Kardinal Kasper warnte vor „Schattenpapst“ – Franziskus forderte öffentlich dazu auf
Kardinal Walter Kasper, der Wortführer eines grundsätzlichen Angriffs auf das Sakrament der Ehe, das Sakrament der Beichte und der kirchlichen Anthropologie, war es, der in der papstlosen Zeit, zwischen dem Amtsverzicht Benedikts und der Wahl von Franziskus scharfe Worte fand. Worte, die gegen den Zurückgetretenen gerichtet waren, den er davor warnte, sich in die Wahl seines Nachfolgers und dessen Pontifikat einzumischen. Es ist aber Papst Franziskus, der in seinem Aschermittwochs-Interview im Corriere della Sera Benedikt XVI. dazu aufforderte, eine aktive Rolle in der Kirche einzunehmen. Auch das natürlich als Teil einer nie dagewesenen Entwicklung in der Kirchengeschichte. „Der emeritierte Papst ist keine Museumsfigur. Er ist eine Institution“, sagte Papst Franziskus und noch einiges mehr, einschließlich der Aufforderung, „daß es besser wäre, wenn er Menschen sehen, hinausgehen und am Leben der Kirche teilnehmen würde“.
„Gesagt, getan“, so Magister. Wenige Tage später erschien ein Buch mit einem Text von Benedikt XVI. Nicht etwa irgendein Text, sondern eine Beurteilung über seinen Vorgänger Johannes Paul II. „Ein wirkliches öffentliches Urteil, nicht nur zur Person, sondern vor allem zu den entscheidenden Grundlinien dieses denkwürdigen Pontifikats“, so Magister. Mit Hervorhebungen, die gar nicht anders gelesen werden können, denn als ein einziger Vergleich mit der aktuellen Lage der Kirche und damit dem regierenden Papst.

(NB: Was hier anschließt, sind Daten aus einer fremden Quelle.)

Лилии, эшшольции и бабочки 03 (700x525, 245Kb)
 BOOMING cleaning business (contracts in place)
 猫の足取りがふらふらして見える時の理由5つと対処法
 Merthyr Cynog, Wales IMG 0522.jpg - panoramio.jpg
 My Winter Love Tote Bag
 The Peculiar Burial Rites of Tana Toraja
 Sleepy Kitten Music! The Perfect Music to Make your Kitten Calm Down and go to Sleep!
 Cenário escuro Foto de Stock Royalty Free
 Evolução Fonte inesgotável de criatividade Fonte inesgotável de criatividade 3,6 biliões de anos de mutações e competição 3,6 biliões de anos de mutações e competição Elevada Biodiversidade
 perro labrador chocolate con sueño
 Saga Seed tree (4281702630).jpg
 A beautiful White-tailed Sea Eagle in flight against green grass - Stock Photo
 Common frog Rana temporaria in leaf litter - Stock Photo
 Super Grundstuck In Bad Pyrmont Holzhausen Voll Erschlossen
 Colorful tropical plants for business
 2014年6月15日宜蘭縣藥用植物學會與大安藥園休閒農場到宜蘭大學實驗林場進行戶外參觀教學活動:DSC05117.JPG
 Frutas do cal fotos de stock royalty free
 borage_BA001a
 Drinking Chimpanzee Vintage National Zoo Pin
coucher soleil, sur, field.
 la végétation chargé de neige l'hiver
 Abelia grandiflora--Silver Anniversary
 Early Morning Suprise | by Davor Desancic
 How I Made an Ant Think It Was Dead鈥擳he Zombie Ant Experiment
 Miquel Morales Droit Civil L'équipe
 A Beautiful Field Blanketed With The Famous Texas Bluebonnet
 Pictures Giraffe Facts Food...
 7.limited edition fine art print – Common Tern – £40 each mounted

Vier bedeutende Enzykliken und zwei Schlüsseldokumente
Der Text enthält eine ganze Reihe bedeutender Stellen. Eine davon ist jene zur Befreiungstheologie, die im Vatikan neue Aktualität gewonnen hat. Doch zwei andere Stellen sind bedeutsamer. Die erste Stelle bezieht sich auf die wichtigsten Enzykliken von Johannes Paul II. Von den insgesamt vierzehn Enzykliken hebt Benedikt XVI. fünf hervor.
Redemptor hominis von 1979, mit der Johannes Paul II. „seine persönliche Zusammenfassung des christlichen Glaubens bietet“, und die heute „all jenen eine große Hilfe sein kann, die auf der Suche sind“, so Benedikt.
Redemptoris missio von 1987, mit der „die permanente Bedeutung des Missionsauftrags der Kirche hervorgehoben wird“.
Evangelium vitae von 1995, die „eines der grundlegenden Themen des gesamten Pontifikats von Johannes Paul II. entfaltet: die Unantastbarkeit der Würde des menschlichen Lebens vom ersten Augenblick der Empfängnis an“, so Benedikt.
Fides et ratio von 1998, die „eine neue Sichtweise im Verhältnis zwischen christlichem Glauben und philosophischer Vernunft bietet“.
„Veritatis splendor“ gegen pragmatische Moral ohne Gut und Böse
Diesen vier Enzykliken widmete Benedikt XVI. jeweils wenige Zeilen der Anmerkungen. Dann erwähnt er noch eine fünfte Enzyklika, der er im Gegensatz zu den anderen viel Raum widmet und damit die Gewichtung noch unterstreicht.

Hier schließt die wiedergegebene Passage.